> Exercise inputs
>> BEGIN

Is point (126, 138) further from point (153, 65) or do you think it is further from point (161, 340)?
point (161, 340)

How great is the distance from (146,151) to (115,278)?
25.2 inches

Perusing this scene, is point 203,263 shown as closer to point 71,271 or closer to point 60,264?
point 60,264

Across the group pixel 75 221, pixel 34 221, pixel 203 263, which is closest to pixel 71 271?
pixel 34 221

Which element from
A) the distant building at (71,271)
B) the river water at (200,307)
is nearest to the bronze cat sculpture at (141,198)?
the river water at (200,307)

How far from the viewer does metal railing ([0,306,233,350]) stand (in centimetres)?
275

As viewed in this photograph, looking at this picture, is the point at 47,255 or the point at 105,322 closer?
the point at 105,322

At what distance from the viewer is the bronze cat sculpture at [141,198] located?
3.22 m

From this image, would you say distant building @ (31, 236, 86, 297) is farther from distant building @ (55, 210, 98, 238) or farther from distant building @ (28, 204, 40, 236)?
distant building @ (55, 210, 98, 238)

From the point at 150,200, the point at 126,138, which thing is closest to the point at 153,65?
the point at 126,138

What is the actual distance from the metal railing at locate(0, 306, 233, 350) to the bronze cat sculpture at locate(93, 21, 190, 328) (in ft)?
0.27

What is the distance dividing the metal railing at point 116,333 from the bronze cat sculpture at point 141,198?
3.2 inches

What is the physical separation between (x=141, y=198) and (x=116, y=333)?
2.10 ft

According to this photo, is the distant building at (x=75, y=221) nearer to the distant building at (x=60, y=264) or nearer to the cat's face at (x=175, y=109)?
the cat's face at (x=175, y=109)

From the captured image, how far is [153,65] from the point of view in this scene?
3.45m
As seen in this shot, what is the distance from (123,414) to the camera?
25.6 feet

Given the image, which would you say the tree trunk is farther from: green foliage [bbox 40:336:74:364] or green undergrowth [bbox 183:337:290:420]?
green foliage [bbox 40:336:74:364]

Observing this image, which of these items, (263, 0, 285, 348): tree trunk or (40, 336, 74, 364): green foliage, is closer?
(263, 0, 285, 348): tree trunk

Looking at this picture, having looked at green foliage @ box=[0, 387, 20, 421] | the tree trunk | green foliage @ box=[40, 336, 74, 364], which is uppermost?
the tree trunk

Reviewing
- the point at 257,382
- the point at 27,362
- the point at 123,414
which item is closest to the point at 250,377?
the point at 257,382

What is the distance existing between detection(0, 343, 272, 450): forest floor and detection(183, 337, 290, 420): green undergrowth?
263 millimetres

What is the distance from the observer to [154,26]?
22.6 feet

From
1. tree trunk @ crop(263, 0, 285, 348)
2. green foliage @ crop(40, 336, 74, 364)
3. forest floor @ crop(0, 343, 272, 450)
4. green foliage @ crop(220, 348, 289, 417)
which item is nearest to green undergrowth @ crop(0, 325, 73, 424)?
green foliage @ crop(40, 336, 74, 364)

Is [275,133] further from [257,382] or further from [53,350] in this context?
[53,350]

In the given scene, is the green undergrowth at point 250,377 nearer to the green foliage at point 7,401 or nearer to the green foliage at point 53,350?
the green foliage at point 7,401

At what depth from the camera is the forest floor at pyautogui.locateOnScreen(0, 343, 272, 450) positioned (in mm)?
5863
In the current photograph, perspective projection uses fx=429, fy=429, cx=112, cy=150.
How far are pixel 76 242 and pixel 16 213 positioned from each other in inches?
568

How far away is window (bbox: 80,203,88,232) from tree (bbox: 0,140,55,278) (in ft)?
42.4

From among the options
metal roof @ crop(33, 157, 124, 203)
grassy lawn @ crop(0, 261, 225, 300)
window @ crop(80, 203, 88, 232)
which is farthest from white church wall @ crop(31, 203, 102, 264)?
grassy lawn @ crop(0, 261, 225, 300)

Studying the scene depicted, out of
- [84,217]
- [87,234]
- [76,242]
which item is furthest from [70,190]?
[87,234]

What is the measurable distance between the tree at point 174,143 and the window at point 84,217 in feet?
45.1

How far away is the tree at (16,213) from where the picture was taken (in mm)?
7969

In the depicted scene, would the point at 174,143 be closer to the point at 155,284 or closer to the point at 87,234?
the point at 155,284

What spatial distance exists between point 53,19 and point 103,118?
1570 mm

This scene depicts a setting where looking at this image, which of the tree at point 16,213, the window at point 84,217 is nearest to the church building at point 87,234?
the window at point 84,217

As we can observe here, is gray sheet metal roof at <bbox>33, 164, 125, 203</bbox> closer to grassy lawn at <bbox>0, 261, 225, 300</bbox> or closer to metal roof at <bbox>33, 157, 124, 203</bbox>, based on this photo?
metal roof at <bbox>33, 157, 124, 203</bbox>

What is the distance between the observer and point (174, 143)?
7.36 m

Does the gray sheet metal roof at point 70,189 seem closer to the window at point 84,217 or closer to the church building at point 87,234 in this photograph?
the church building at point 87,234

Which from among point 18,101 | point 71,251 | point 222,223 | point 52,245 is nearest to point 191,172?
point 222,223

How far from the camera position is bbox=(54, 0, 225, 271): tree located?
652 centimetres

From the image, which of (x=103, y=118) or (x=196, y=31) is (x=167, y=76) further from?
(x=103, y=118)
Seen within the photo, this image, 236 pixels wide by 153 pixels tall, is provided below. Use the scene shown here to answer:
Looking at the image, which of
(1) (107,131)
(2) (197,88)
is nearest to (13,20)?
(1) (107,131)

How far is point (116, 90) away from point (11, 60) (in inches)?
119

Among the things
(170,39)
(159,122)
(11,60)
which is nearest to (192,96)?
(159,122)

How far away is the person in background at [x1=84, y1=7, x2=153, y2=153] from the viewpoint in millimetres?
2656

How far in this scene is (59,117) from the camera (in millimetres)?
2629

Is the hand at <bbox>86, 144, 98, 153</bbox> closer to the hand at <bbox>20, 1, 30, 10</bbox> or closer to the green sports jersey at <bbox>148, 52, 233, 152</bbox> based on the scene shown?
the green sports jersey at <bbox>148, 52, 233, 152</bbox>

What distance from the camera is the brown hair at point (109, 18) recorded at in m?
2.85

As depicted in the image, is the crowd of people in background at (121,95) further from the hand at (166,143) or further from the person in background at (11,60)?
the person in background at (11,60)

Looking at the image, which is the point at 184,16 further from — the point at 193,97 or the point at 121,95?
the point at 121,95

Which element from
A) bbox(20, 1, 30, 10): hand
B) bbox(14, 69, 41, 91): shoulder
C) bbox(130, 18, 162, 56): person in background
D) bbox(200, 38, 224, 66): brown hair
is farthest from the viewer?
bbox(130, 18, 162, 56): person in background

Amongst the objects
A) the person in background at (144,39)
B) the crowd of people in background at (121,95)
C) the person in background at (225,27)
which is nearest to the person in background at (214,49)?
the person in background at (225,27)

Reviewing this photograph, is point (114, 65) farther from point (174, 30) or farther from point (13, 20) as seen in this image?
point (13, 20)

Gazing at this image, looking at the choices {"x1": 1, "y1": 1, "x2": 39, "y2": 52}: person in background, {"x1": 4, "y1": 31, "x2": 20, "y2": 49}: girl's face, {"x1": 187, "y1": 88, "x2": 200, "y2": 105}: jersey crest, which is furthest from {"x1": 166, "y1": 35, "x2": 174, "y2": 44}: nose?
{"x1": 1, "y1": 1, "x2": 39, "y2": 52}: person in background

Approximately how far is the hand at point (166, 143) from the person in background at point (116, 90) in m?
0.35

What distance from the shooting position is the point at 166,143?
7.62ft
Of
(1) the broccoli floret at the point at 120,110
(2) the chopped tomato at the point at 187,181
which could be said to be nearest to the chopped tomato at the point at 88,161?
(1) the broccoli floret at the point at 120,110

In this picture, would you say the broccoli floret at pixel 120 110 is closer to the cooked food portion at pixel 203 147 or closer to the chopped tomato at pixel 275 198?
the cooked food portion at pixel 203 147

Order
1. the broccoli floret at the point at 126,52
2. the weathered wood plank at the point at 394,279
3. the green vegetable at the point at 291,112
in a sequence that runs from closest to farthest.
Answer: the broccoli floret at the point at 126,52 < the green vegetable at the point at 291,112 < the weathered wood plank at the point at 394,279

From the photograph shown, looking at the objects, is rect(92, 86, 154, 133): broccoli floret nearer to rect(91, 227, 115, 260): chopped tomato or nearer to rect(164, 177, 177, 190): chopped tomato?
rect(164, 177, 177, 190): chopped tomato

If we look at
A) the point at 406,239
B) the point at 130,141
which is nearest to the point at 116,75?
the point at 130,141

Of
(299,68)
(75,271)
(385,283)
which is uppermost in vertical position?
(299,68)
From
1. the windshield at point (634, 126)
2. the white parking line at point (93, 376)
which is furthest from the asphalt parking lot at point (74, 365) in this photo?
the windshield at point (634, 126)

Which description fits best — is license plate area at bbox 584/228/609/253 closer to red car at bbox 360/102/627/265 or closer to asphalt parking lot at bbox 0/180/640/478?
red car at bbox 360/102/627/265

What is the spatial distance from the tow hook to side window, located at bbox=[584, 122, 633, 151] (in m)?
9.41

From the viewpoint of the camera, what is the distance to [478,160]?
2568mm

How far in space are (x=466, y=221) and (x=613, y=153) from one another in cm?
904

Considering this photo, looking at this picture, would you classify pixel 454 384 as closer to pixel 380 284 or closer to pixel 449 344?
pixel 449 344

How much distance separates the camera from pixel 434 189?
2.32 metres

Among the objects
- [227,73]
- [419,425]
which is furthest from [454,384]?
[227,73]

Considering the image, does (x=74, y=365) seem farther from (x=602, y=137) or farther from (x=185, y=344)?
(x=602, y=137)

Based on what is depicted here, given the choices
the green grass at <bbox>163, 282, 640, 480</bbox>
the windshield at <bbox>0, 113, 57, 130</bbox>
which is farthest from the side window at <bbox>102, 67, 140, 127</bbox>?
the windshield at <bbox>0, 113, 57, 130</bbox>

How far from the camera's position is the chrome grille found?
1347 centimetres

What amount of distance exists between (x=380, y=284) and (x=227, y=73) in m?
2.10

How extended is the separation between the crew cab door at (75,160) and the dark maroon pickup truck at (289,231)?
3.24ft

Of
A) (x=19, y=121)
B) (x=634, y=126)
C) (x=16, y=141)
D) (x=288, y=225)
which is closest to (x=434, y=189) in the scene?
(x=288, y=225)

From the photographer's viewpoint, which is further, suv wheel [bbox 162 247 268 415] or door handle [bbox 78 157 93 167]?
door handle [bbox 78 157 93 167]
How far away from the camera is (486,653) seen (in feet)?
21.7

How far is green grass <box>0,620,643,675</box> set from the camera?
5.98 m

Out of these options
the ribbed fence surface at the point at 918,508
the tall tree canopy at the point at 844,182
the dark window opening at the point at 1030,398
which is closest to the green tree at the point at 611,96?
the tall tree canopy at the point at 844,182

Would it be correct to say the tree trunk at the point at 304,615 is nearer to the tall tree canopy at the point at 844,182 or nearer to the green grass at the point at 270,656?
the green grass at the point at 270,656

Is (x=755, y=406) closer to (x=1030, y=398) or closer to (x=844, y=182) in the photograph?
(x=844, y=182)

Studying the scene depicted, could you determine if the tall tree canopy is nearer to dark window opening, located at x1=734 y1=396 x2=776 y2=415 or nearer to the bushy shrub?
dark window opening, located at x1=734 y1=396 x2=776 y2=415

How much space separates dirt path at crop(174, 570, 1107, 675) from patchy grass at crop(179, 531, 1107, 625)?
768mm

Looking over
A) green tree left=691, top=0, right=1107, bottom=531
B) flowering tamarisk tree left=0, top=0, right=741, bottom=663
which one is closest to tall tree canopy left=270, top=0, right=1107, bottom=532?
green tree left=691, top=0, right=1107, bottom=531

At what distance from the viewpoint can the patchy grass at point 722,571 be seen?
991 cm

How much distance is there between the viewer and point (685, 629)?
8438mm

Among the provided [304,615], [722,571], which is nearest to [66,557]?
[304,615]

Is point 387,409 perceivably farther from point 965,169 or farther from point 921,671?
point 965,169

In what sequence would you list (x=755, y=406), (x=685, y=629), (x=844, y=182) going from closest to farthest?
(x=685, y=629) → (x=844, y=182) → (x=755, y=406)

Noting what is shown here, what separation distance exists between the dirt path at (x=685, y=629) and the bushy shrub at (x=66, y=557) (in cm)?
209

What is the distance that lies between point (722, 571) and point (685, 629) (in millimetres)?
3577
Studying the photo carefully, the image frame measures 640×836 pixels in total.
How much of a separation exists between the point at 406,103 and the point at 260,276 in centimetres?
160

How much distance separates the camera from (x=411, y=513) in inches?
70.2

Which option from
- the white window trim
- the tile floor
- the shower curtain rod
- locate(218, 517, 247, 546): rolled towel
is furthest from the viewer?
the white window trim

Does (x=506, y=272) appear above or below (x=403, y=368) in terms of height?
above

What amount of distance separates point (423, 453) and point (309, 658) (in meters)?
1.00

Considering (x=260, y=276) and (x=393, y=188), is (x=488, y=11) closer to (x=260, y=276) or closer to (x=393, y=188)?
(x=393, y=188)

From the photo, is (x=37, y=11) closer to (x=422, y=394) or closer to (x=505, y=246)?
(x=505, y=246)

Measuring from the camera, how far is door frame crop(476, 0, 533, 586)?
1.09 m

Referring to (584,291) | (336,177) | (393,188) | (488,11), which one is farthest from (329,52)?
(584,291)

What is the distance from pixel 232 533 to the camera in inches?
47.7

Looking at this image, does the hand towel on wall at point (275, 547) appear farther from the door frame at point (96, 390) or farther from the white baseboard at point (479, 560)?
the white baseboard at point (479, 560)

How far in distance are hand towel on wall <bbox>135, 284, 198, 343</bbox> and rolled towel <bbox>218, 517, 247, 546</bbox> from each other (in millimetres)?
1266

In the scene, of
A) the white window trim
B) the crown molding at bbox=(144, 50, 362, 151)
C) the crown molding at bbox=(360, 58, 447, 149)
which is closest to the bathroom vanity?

>> END

> Exercise
Every line from the one containing "Studying the photo" through the last line must be copied exactly; leave out the rest.

> Full response
Studying the photo carefully, the image frame measures 640×836 pixels in total.
How much of a separation exists between the point at 406,103 and the point at 260,276 in centimetres?
160

How much distance separates the camera from (x=411, y=513) in inches?
70.2

Which option from
- the white window trim
- the tile floor
- the shower curtain rod
- locate(218, 517, 247, 546): rolled towel
is furthest from the viewer?
the white window trim

Does (x=506, y=272) appear above or below (x=403, y=368) in terms of height?
above

What amount of distance separates point (423, 453) and point (309, 658) (in meters)?
1.00

Considering (x=260, y=276) and (x=393, y=188), is (x=488, y=11) closer to (x=260, y=276) or closer to (x=393, y=188)?
(x=393, y=188)

From the photo, is (x=37, y=11) closer to (x=422, y=394) or closer to (x=505, y=246)?
(x=505, y=246)

Measuring from the camera, how far is door frame crop(476, 0, 533, 586)?
1.09 m

Referring to (584,291) | (336,177) | (393,188) | (488,11), which one is farthest from (329,52)?
(584,291)

What is the distance from pixel 232 533 to the camera in inches?
47.7

Looking at this image, does the hand towel on wall at point (275, 547) appear farther from the door frame at point (96, 390) or farther from the white baseboard at point (479, 560)?
the white baseboard at point (479, 560)

How far in distance are hand towel on wall <bbox>135, 284, 198, 343</bbox> and rolled towel <bbox>218, 517, 247, 546</bbox> from each other (in millimetres)?
1266

In the scene, of
A) the white window trim
B) the crown molding at bbox=(144, 50, 362, 151)
C) the crown molding at bbox=(360, 58, 447, 149)
which is closest to the bathroom vanity?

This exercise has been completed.